When she’s finished, McCrary runs back to join her soccer teammates as Kim Zinn, a physical therapist and athletic trainer, jots notes.

This exercise is called a SCAT2 — Sport Concussion Assessment Tool 2.

The idea is to establish a baseline in the case of a concussion during the sports season — the numbers gathered here, on the practice field when athletes feel fine, can be measured against tests done if a head injury occurs during a game.

Dr. Melissa Knutson from St. Alphonsus Medical Group-Baker Clinic, along with physician assistants and physical and occupational therapists from St. Alphonsus and Baker Valley Physical Therapy, performed these baseline tests for the Baker High School football and soccer teams during the past two weeks.

What is a concussion?

A concussion is a mild traumatic brain injury resulting from any blow to the head. 
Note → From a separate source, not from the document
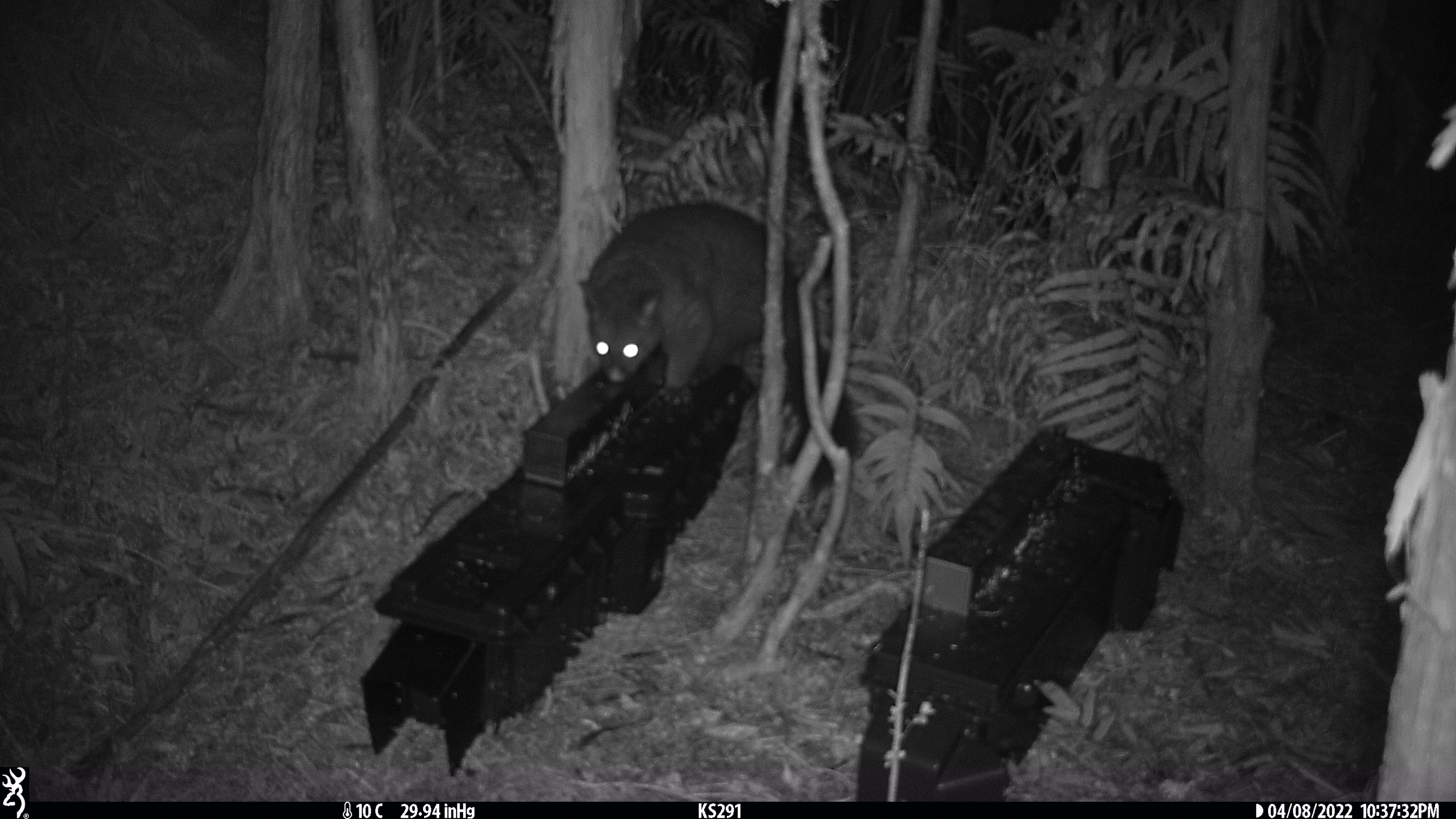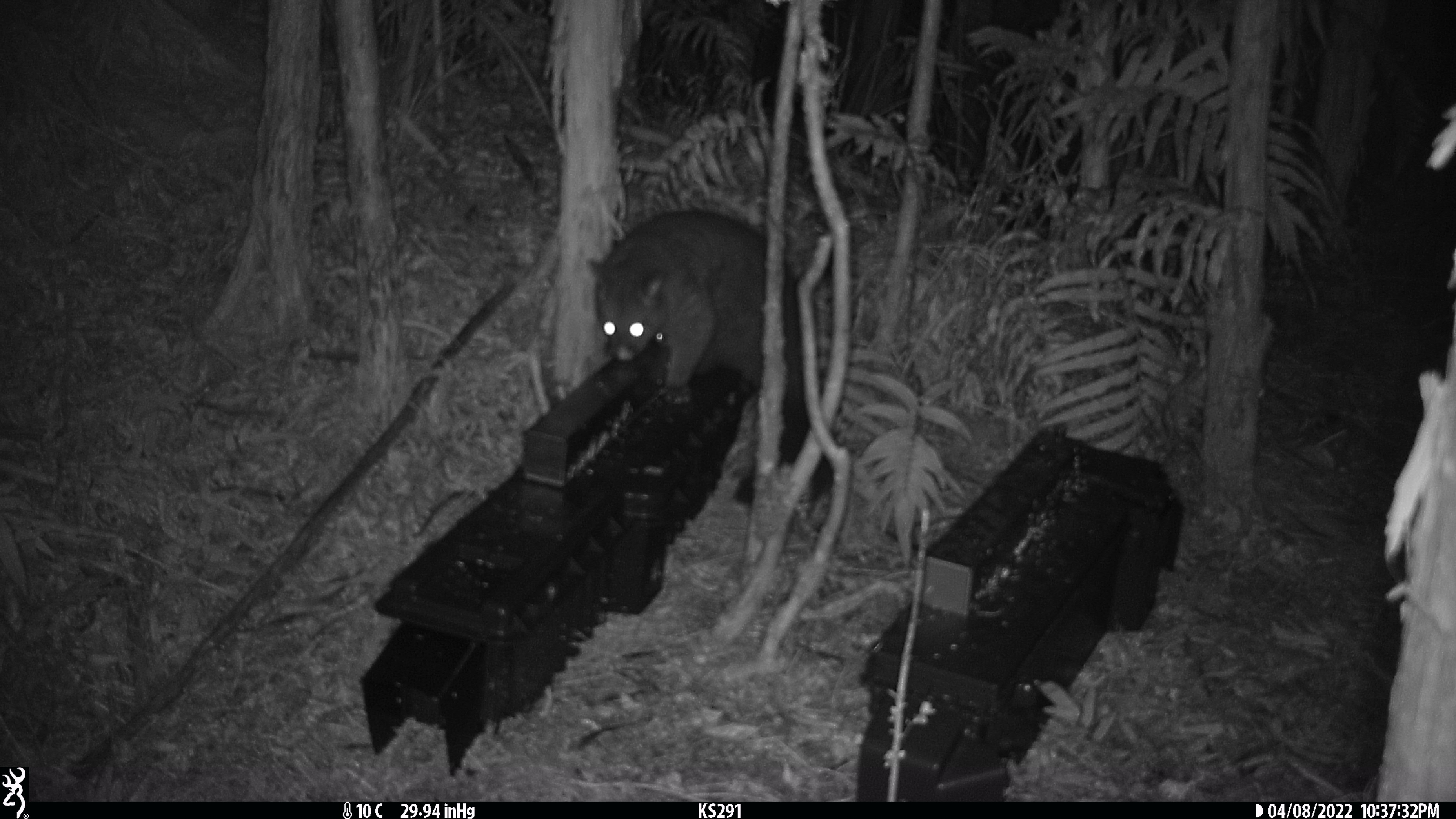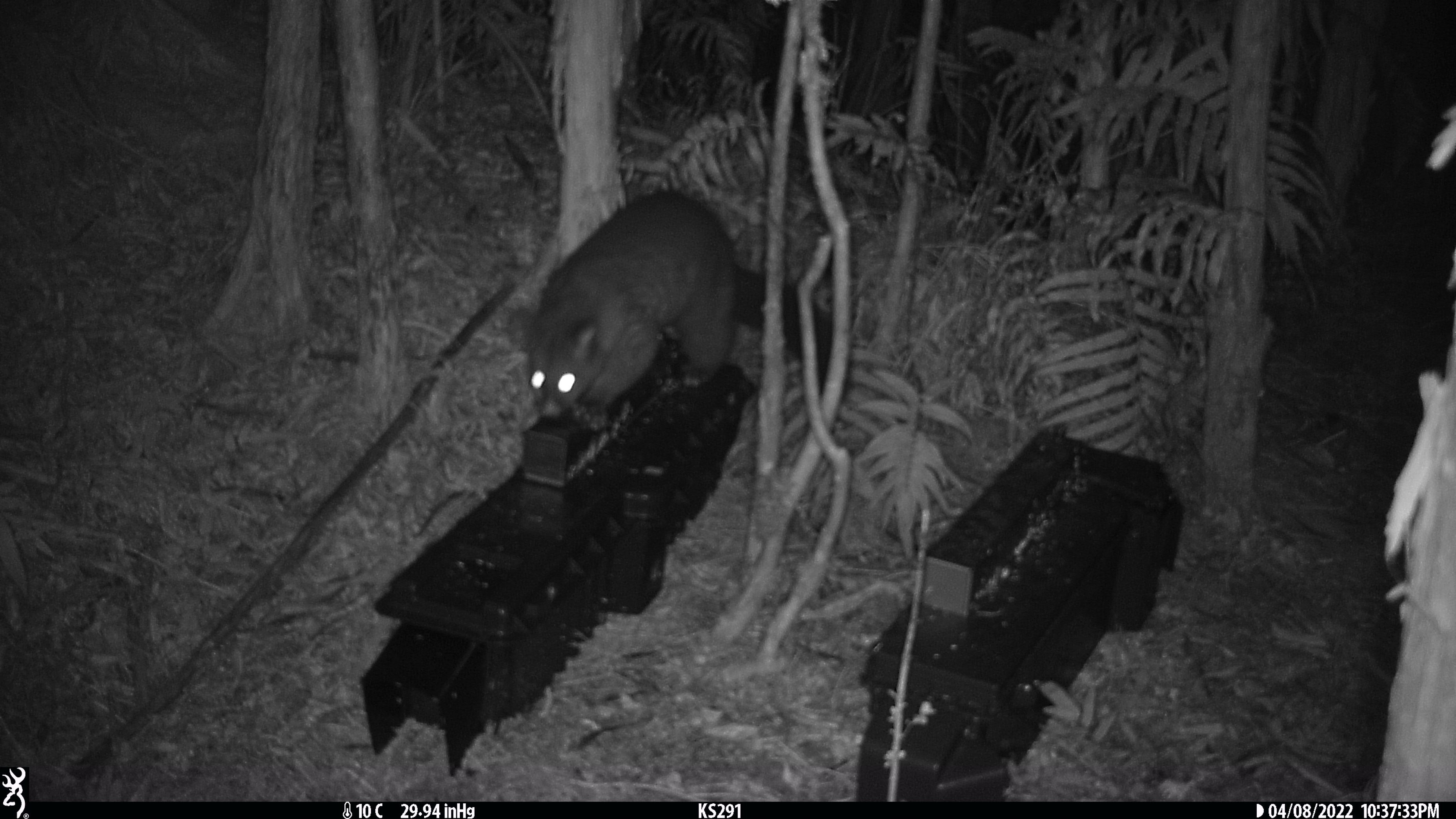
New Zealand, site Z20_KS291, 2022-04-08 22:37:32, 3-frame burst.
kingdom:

It may or may not cause a loss of consciousness.

Signs and symptoms include:

• headache

• visual problems

• difficulty concentrating and remembering

• sadness

• drowsiness

• nausea

• nervousness

• difficulty falling asleep

• vomiting

• sensitivity to light/noise

• feeling “foggy”

• balance problems

• dizziness

• irritability

• depression

• abnormal sleep patterns

Sports at the highest risk for concussion are football, girl’s soccer, wrestling, boy’s soccer, basketball, softball, baseball and volleyball.

Zinn said medical experts have determined that child and adolescent athletes are more likely to have a delayed onset of symptoms and may take longer to recover from a concussion than adults.

Treatment includes physical and cognitive rest, a gradual exercise program once symptom-free, and medical clearance.

watching for Second-Impact Syndrome

Another aspect of concussions is called Second-Impact Syndrome (SIS). This happens when a person suffers a second concussion before symptoms from the first have cleared, and causes the brain to swell rapidly.

To prevent SIS, which can be deadly, the Youth Concussion Safety Law was passed in 2009. This law has two parts:

• A player must not return to play the same day they suffer a concussion

• The player must be symptom free AND have a medical release stating they can return to playing their sport.

Coaches will have the SCAT2 symptom evaluation form so they can test an athlete immediately in a sideline assessment.

The baseline SCAT2 forms completed this month will be available at Knutson’s office and from Brad Dunten, BHS athletic director. In case of a concussion, an athlete’s primary care physician can request the baseline to evaluate the extent of the injury.

“Local medical professionals look forward to continued collaboration with the athletes, coaches, parents and the new athletic director to help in the treatment of concussions,” Zinn said.